1. Understanding the Mystery Function

What Does (mystery '(1 2 3)) Return?

Load the function:

(define (mystery L) (if (null? L) L (append (mystery (cdr L)) (list (car L)))))

Run (mystery '(1 2 3)). The result is (3 2 1). The function reverses the list! How? It recursively processes the tail (cdr L), then appends the head (car L) as a single-element list at the end. For (mystery '((1 2) (3 4) 5 6)), you get (6 5 (3 4) (1 2)). The function reverses the top-level list, preserving sublists as elements.

How Does the Return Value Work Without a Return Statement?

In Racket, every expression evaluates to a value. The if expression returns either the consequent (when condition is true) or the alternative (when false). The function's body is a single expression, so its value becomes the function's return. No explicit return needed—the last evaluated expression is the result.

2. Debugging with DrRacket: Step Through Recursion

Click the Debug button and run (mystery '(1 2 3)).
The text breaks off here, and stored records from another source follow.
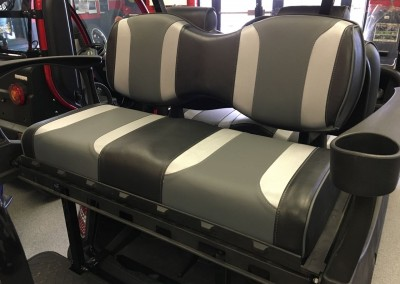 Custom Seats Tsunami Black Silver Grey Madjax Rear Seat X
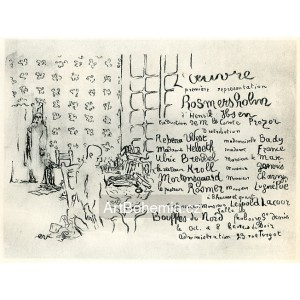 Rosmersholm (1893), opus 16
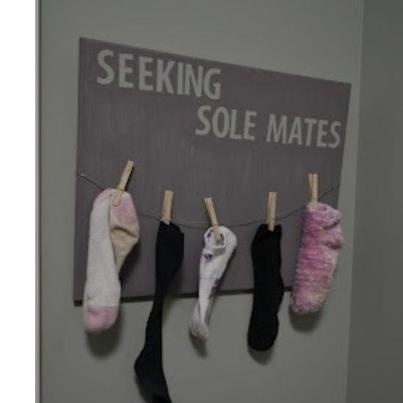 so cute: in the washing room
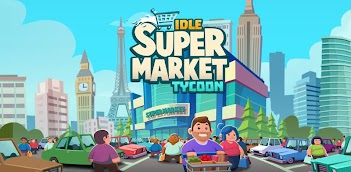 Play Idle Supermarket Tycoon - Tiny Shop Game on PC, for free!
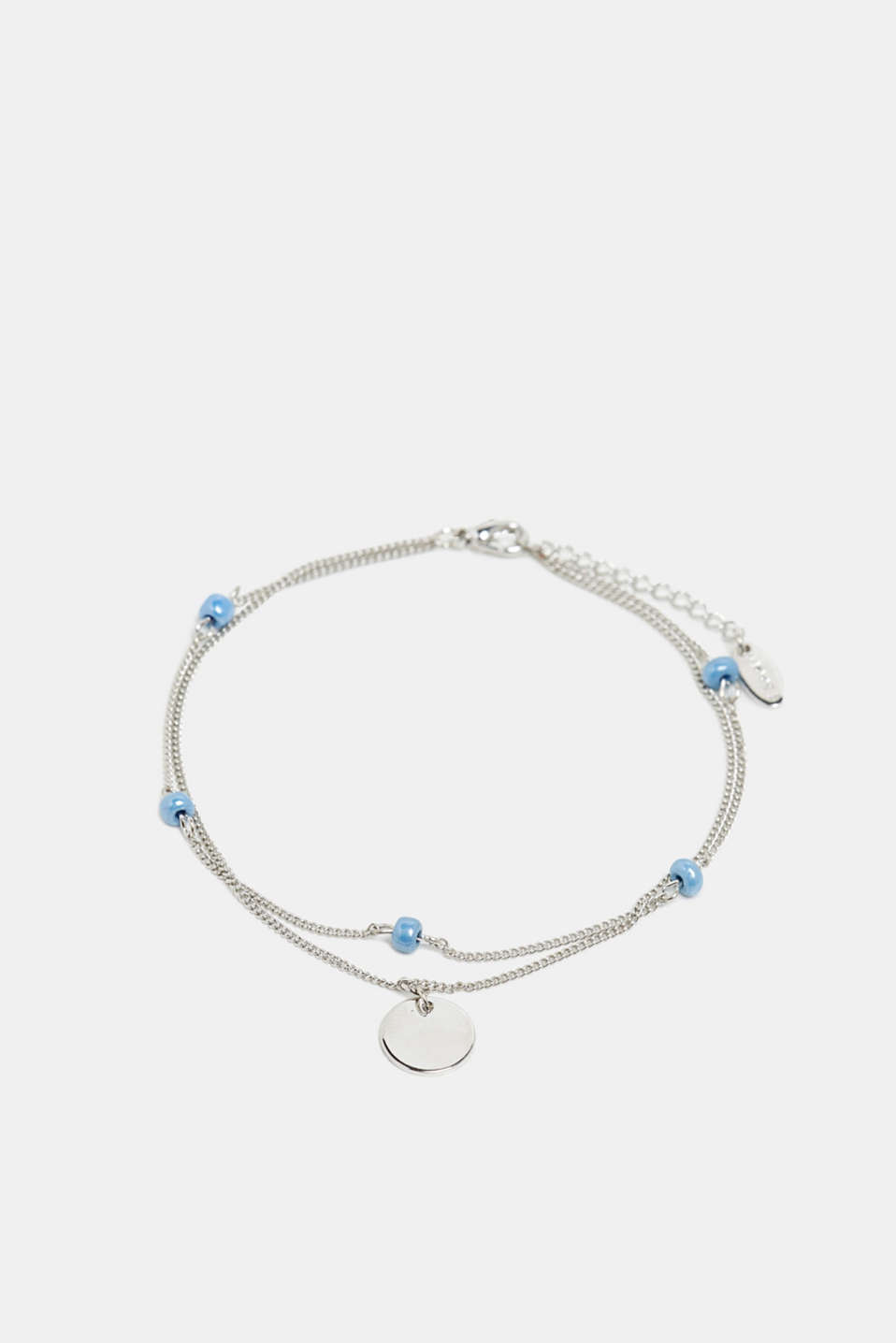 Esprit - Anklet with beads, metal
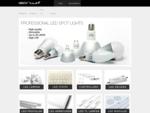 LEDNLUX - Homepage
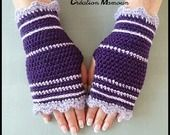 "Mitaines crochetées main ""Sweet Purple"" : Mitaines, gants par mamountricote"
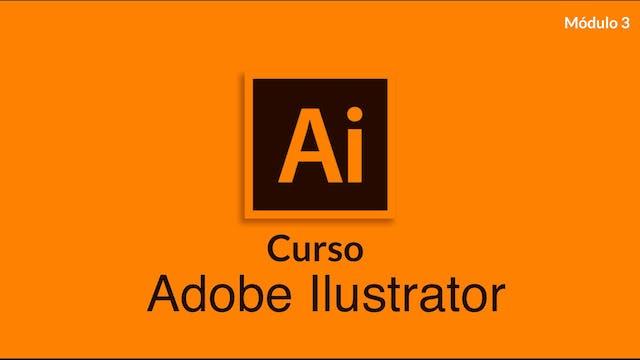 Adobe Illustrator - Módulo 3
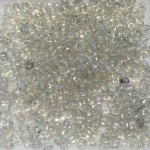 8/0 Glas seed beads, rainbow clear 2-3mm, 10g-20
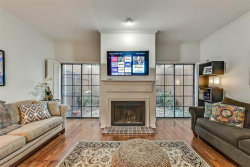 Photo of 3709 Brown Street, Dallas, TX 75219 (MLS # 14381805)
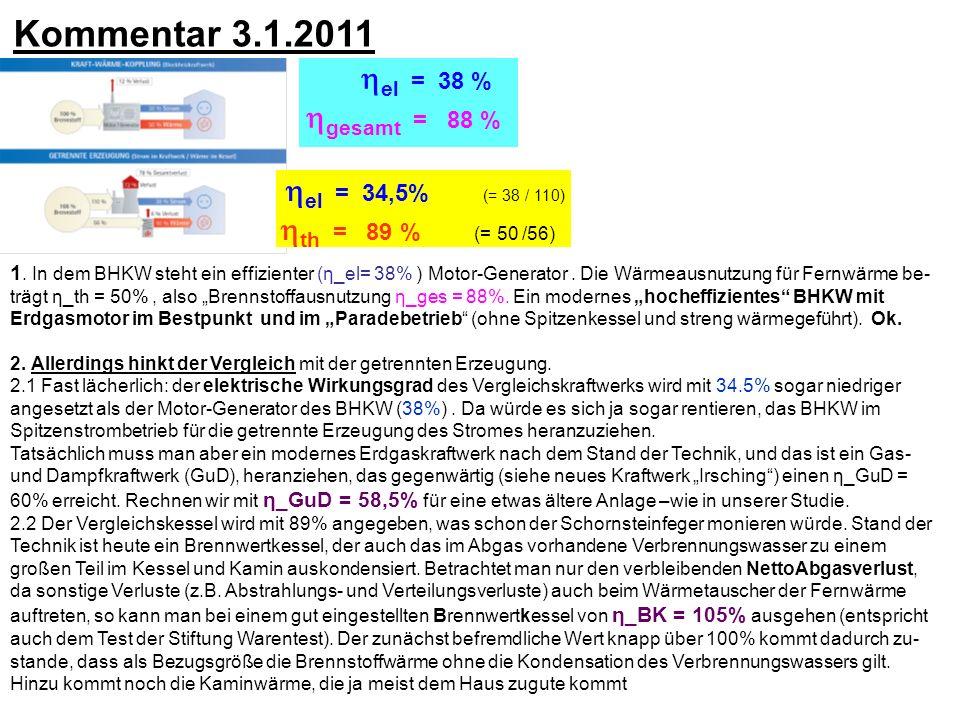 Kommentar 3.1.2011 el = 38 % gesamt = 88 % el = 34,5% (= 38 / 110)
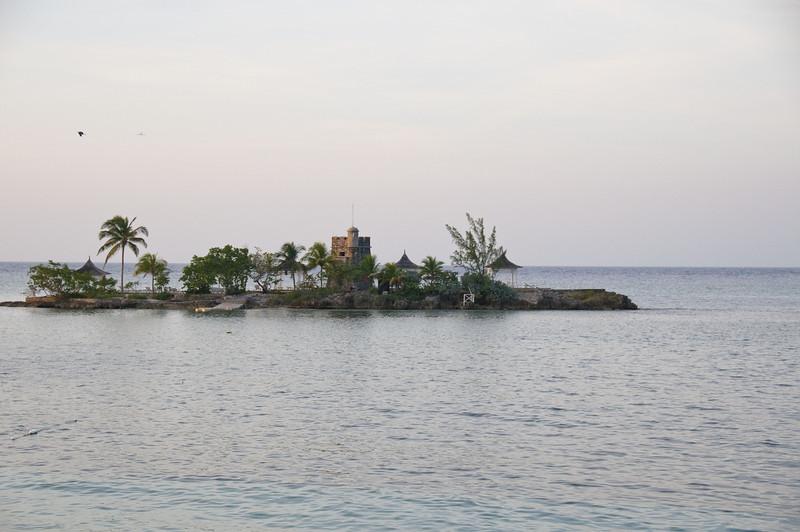 """The Island"""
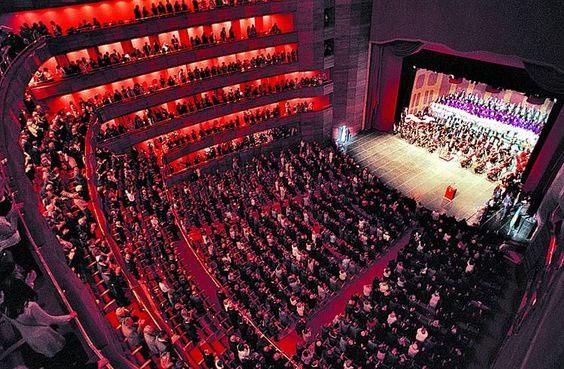 Teatro-Opera-Buenos-Aires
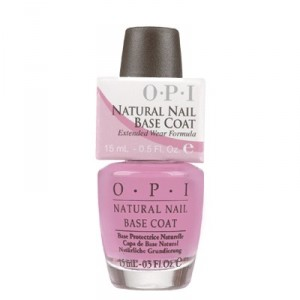 NTT10 - Natural Nail Base Coat 15ml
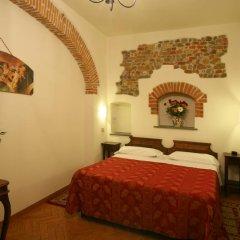 Отель Collodi 2* Стандартный номер с двуспальной кроватью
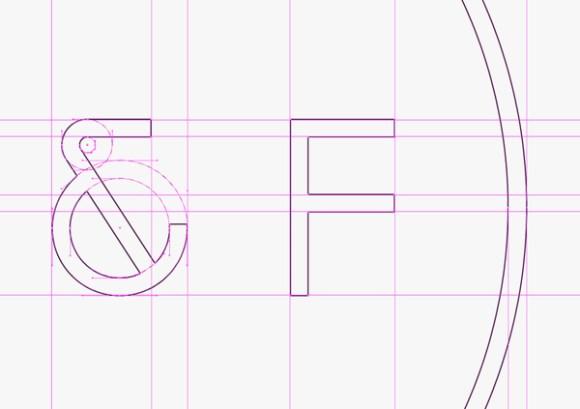 FF&F art direction design 04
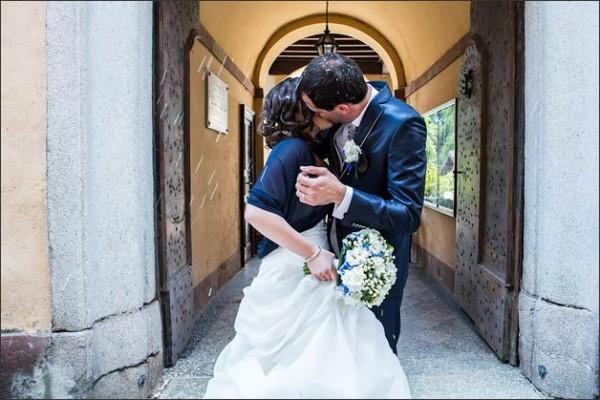 matrimonio Villa Nigra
Use Step to watch the green arrow move through code. The gray bar shows return values. Hover over L to see its current value. The stack trace on the right shows nested calls. This is like watching a recursive function unfold in slow motion—perfect for understanding how each call builds toward the final result.

3. Adding Output: The Role of begin and displayln

Modify the function:

(define (mystery L) (if (null? L) L (begin (displayln L) (append (mystery (cdr L)) (list (car L))))))

begin sequences multiple expressions; it evaluates them in order and returns the last one's value. displayln prints its argument followed by a newline, but returns #<void>. So begin allows you to print before computing the recursive call. Run it and see each recursive call's L printed.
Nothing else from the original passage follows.